Exercise requirements.
A: From the forum thread below about a newborn daughter, list every numerical detail the first post gives about the birth.
B: Write the next part of the forum thread about the newborn daughter, beginning right after its final sentence.
Start Extract
# Please welcome a future aquarist



## titan97 (Feb 14, 2005)

Well, my wife finally went into labor Monday night. My new daughter Allegra Jane Gebhardt was born at 1:38AM on March 22. She weighed 8 pounds, 4 ounces and is 20 inches long. My wife went through the 5 hours of labor with no epidural. She was a real trooper.








Edit: I'm trying to figure out why the pic isn't showing up.
Edit by Admin: You need to right click on the image itself and select properties. Take the image URL and add it to the post.


----------



## thaerin (Dec 12, 2004)

hey hey congratulations titan! Sounds like a healthy size girl. How old do you think she'll be when she gets bitten by the plant/fish bug?


----------



## titan97 (Feb 14, 2005)

Well, with my 2 year old twin boys, they loved to be set in front of my old 20 gal setup when they were 6 months old. Even now, when they see my newer setup, they yell out, "FISHY!"
End Extract
Start Record list
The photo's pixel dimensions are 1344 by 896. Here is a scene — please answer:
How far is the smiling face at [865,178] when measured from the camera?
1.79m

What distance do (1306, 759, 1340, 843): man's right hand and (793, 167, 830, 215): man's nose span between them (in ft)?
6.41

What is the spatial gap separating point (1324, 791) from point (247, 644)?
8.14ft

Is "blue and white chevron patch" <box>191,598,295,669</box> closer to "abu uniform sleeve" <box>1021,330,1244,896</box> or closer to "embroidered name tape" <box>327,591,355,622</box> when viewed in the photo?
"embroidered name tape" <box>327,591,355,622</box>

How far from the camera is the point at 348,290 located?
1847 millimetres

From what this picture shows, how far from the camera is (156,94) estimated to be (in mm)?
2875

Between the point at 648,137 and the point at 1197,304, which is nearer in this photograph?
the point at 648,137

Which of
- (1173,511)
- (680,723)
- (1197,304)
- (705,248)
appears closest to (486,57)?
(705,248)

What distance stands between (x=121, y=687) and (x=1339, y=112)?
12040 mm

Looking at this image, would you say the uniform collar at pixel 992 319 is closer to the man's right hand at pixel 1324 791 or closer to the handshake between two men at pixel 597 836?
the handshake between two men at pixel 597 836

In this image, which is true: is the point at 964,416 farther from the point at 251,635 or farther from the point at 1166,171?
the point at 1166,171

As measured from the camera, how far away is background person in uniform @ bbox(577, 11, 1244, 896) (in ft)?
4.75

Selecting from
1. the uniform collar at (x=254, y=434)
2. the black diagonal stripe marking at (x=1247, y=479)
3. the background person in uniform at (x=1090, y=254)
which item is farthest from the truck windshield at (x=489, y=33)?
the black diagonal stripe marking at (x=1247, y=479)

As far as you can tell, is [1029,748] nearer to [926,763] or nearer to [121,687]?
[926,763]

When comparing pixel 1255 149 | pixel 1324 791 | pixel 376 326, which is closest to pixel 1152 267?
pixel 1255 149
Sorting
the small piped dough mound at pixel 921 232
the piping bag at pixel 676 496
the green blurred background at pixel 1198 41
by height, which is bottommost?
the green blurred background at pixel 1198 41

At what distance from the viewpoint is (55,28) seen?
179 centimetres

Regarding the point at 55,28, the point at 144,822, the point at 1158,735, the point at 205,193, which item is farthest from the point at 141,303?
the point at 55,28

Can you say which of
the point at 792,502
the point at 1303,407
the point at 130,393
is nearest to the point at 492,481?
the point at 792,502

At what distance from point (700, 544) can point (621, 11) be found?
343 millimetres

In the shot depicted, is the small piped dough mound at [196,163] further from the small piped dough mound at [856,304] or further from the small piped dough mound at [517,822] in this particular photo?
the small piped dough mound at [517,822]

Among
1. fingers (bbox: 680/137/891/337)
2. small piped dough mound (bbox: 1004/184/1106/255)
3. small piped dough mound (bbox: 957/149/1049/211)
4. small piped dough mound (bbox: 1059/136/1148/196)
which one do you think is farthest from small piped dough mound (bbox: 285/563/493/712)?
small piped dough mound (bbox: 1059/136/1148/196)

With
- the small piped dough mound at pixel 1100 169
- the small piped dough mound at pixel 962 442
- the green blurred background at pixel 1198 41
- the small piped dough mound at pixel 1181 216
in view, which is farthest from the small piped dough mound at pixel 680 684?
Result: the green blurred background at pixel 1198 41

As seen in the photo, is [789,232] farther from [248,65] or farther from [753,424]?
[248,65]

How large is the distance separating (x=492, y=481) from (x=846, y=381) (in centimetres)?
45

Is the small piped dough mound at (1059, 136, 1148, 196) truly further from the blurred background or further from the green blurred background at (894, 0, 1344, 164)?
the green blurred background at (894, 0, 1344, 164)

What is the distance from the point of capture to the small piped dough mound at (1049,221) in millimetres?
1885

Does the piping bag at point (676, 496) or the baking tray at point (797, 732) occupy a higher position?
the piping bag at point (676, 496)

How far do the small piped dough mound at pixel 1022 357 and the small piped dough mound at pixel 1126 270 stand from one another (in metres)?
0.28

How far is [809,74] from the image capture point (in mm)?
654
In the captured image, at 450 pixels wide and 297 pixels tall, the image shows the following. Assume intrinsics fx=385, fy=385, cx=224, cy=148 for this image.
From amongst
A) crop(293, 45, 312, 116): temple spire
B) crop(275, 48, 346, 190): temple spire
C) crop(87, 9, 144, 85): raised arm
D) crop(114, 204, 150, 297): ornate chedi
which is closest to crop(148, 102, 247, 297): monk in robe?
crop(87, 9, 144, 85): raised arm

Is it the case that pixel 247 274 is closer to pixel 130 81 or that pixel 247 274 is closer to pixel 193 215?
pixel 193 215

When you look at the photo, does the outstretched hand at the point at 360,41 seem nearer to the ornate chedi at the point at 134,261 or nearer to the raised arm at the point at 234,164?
End Record list
The replies.
A:
- Time of birth: 1:38AM
- Date of birth: March 22
- Weight: 8 pounds, 4 ounces
- Length: 20 inches
- Length of labor: 5 hours

B:
----------



## MiamiAG (Jan 13, 2004)

CONGRATULATIONS!! She will have you under her finger in no time! I remember when mine was born. It's a real miracle. Enjoy.


----------



## JanS (Apr 14, 2004)

Congratulations! [smilie=k: 

What a nice pic!

Before you know it she'll be asking Dad for the car keys. ;-)


----------



## titan97 (Feb 14, 2005)

Thanks for fixing my screw-up Admin. I was just trying to follow Gnatster's directions in the photo-forum sticky. 

-Dustin

EDIT: And by screw-up, I don't mean knocking up my wife, because that would be . . . .wrong. [smilie=k:


----------



## TNguyen (Mar 20, 2005)

Congratulation!


Thanh


----------



## gnatster (Mar 6, 2004)

Congratulations!!!

Glad to hear Mom and baby are doing well.


----------



## trenac (Jul 16, 2004)

Congrats, Titan... She looks likes she is daddy's little girl already.


----------



## Piscesgirl (Feb 25, 2004)

Congratulations on the new bundle of joy!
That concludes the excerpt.